A very lucid and responsible line of thinking, Megan. It's easy to use 'a woman got hit' as a trump, justifying all further action on the part of concerned citizens. And 'crack,' is such an ugly word these days, isn't it?
But crack was the subject of a massive, massive moral panic not too long ago. We can't think that the word itself isn't imbued with a whole lot of ugly, and terror. We also can't think that the meanings with which the word is imbued doesn't serve as a go-ahead justifying all sorts of intervention including calling in the brutal, racist, heavy hand of the police.
But you live downtown, and everyone who lives downtown has to expect the kind of dynamics you've got on your street in terms of noise and drugs and disruption.
Violence, for sure if you want to call the police to break it up, do it. No good somebody getting hurt. But the other stuff? The noise and 'creepy strangers' and disruption? That's part and parcel of living downtown and, for people who either live in large cities or live in cities that aren't Ottawa, part of life more generally. People who don't want such dynamics should consider moving to a nice, quiet suburb where people keep their violence, abuse and addiction behind closed doors like nice, civilized people.
Ultimately this is the argument that's being invoked by the concerned members of your street: appropriate versus inappropriate behaviour which coincidentally falls exactly along the lines of the 'civilized' versus 'uncivilized behavior' argument: civilized, in the strictest and most politically accurate (yes) use of the word, means 'pacified,' where drives are muted, people control themselves, and base, bodily actions (like yelling, like violence, like urination) are kept behind the scenes.
But when we set up this scene of 'desirable versus undesirable behaviour,' when we consider what the proscriptions for such behaviour are, when we see how people think of themselves as 'concerned citizens' when they make their proscriptions and call the cops in to enforce them, we can't deny the long, longstanding class and racial dynamics that we are invoking, or the currency of these dynamics that we're dealing in. I'm so glad you mention them in your post. The middle-class Victorians, had they not sequestered the undesirables in their own hell-holes, would have been saying the same things members of your street are saying, with as much fervour, with as much conviction and passion. And in both instances, what is actually going on is the same. The privileged cry 'NIMBY!' and plead for us to think of the children, of the vulnerability of women, ultimately using these intuitive arguments as cause for state intervention that says 'get out' under the aegis of 'keep our streets safe.'
Anyway, I'd say, keep thinking like you're thinking. It's a better, more critical, more humane way to move through the world.
Wow. Thanks everyone, for such thoughtful responses all around.
Meg, it's your RIGHT to live in a safe environment!

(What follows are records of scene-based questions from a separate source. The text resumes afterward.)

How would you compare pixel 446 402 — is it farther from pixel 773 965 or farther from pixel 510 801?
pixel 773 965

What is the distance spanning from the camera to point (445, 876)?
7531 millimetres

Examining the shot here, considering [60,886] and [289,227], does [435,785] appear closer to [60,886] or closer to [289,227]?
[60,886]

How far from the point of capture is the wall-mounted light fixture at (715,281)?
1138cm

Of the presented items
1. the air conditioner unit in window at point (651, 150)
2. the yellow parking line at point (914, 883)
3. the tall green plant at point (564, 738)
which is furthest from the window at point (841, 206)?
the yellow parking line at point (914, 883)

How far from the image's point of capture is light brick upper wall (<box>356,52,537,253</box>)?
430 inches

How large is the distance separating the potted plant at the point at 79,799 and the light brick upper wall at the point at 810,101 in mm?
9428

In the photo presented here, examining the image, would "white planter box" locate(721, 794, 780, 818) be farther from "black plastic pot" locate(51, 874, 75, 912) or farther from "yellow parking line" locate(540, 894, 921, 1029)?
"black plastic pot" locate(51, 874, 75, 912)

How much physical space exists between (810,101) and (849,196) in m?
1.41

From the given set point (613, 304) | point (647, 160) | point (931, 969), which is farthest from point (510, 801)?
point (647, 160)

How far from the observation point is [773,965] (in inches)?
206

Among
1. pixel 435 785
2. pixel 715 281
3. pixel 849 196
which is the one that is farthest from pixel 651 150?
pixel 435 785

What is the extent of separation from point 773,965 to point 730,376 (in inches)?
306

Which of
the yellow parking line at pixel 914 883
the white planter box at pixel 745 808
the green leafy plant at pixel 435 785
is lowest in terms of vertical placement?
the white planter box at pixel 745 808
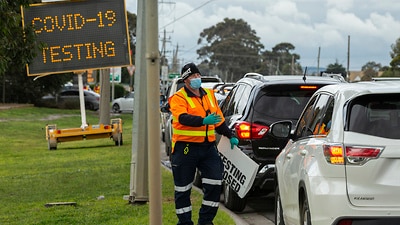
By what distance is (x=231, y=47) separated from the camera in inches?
3816

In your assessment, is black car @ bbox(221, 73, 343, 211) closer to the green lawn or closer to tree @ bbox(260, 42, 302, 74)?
the green lawn

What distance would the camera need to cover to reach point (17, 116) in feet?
133

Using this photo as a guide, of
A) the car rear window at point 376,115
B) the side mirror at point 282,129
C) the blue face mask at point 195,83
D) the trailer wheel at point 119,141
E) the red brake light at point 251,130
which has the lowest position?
the trailer wheel at point 119,141

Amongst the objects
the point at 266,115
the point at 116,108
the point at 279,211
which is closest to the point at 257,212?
the point at 266,115

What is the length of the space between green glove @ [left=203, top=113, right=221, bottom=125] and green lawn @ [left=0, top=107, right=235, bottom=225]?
5.13 feet

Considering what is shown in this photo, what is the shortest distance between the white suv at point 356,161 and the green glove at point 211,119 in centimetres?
173

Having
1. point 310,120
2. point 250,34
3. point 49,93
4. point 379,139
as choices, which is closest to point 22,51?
point 310,120

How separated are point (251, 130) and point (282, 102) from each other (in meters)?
0.59

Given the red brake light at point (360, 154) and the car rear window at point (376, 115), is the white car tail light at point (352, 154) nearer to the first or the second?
the red brake light at point (360, 154)

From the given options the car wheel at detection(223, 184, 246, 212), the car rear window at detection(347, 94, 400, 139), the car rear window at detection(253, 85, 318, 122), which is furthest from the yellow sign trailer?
the car rear window at detection(347, 94, 400, 139)

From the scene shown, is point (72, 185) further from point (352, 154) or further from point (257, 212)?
point (352, 154)

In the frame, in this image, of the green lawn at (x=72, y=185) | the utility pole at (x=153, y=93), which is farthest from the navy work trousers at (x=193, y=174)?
the utility pole at (x=153, y=93)

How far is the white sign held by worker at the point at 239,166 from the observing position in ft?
31.8

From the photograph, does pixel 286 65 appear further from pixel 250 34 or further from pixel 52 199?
pixel 52 199
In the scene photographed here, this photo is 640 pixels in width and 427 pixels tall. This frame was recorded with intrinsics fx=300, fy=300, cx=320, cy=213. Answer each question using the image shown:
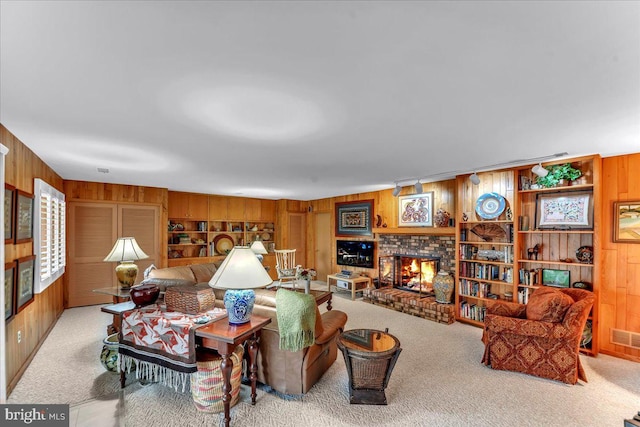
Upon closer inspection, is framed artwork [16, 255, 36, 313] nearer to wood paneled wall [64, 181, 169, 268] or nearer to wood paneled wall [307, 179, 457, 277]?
wood paneled wall [64, 181, 169, 268]

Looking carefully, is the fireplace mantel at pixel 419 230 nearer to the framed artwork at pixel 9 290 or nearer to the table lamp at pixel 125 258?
the table lamp at pixel 125 258

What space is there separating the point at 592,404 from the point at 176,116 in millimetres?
4081

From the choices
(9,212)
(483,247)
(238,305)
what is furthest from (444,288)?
(9,212)

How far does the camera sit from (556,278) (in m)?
3.87

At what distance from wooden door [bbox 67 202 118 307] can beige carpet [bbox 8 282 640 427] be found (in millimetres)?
1960

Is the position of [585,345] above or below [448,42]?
below

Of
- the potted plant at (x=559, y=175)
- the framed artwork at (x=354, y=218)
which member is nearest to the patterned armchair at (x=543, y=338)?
the potted plant at (x=559, y=175)

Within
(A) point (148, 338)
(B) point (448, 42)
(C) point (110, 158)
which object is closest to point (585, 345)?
(B) point (448, 42)

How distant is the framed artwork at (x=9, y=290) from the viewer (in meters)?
2.49

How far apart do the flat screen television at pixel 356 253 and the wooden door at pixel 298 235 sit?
142 cm

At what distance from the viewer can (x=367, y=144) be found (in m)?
2.95

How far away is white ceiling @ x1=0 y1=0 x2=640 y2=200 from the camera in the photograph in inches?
45.3

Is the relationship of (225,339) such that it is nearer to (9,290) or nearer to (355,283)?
(9,290)

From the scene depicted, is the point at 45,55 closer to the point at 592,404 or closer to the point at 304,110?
the point at 304,110
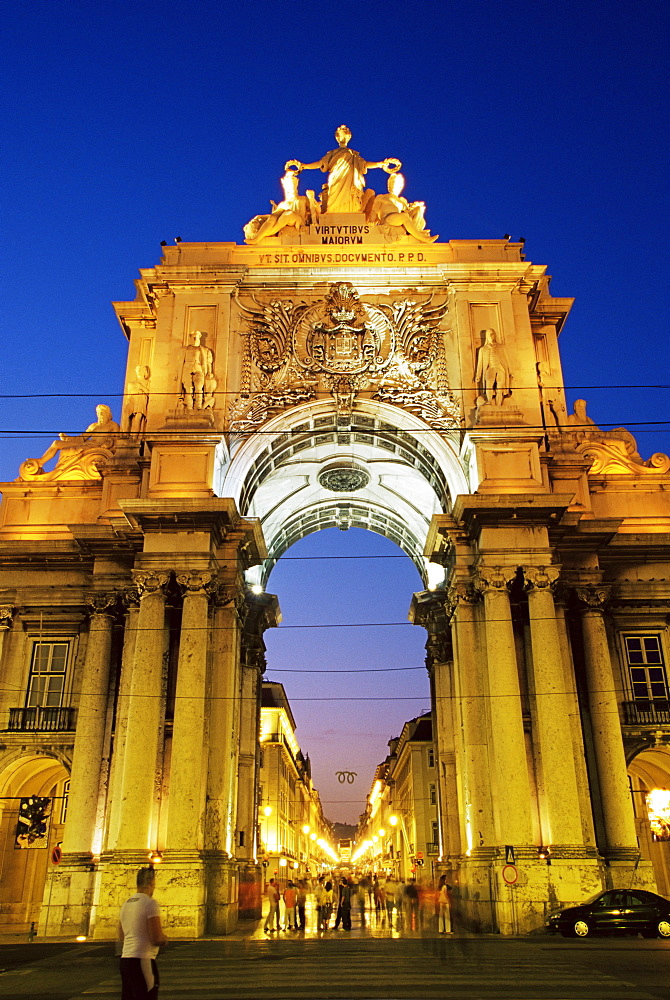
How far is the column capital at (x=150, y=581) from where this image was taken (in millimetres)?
27328

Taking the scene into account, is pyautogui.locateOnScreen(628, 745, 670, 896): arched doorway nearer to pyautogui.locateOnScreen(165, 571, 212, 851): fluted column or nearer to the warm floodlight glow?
the warm floodlight glow

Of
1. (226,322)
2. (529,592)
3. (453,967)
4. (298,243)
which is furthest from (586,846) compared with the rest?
(298,243)

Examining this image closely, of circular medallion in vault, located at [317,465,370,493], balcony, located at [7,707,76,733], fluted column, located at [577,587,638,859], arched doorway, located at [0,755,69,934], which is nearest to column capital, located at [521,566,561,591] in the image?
fluted column, located at [577,587,638,859]

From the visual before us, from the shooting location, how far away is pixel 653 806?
31.0 m

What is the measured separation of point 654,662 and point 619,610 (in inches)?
82.9

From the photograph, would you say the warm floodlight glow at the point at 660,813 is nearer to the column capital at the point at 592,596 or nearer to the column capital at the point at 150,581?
the column capital at the point at 592,596

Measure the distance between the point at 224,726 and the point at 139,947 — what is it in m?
19.2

What ever your personal feelings are toward the cops it is your tax money that pays their wages and it is their JOB to ensure all communities are safe places to be. Call the cops.
Your safety, the safety of your community, shouldn't take a back seat to someone else's hard luck story.
It's possible to overthink situations like this. Sometimes you have to go with your gut response because that's your basic human survival/self-protection instinct kicking in. Can we really be so afraid to make judgments or be so afraid not to be PC that we would stand by while people are hurting each other? One thing we did in a neighbourhood I used to live in like this was organize a neighbourhood committee - invite everyone, including the people from the crack house. Have it at someone's house or back yard, informal. Discuss issues, meet each other. That in itself can sometimes work wonders. If you want to take it further invite a rep from the police to give a talk/advice at the next meeting.